**Task brief:**
Retype each line of the material below word for word; pictures stay out.

**Collected material:**
_ _ _ _ _ _ _

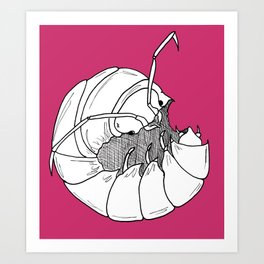Woodlouse Art Print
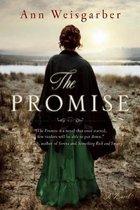 Boek cover The Promise van Ann Weisgarber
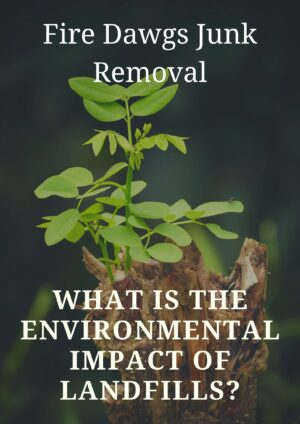 What is the environmental impact of Landfills?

_ _ _ _ _ _ _

**Result of this task:**
Woodlouse Art Print
 Boek cover The Promise van Ann Weisgarber
 What is the environmental impact of Landfills?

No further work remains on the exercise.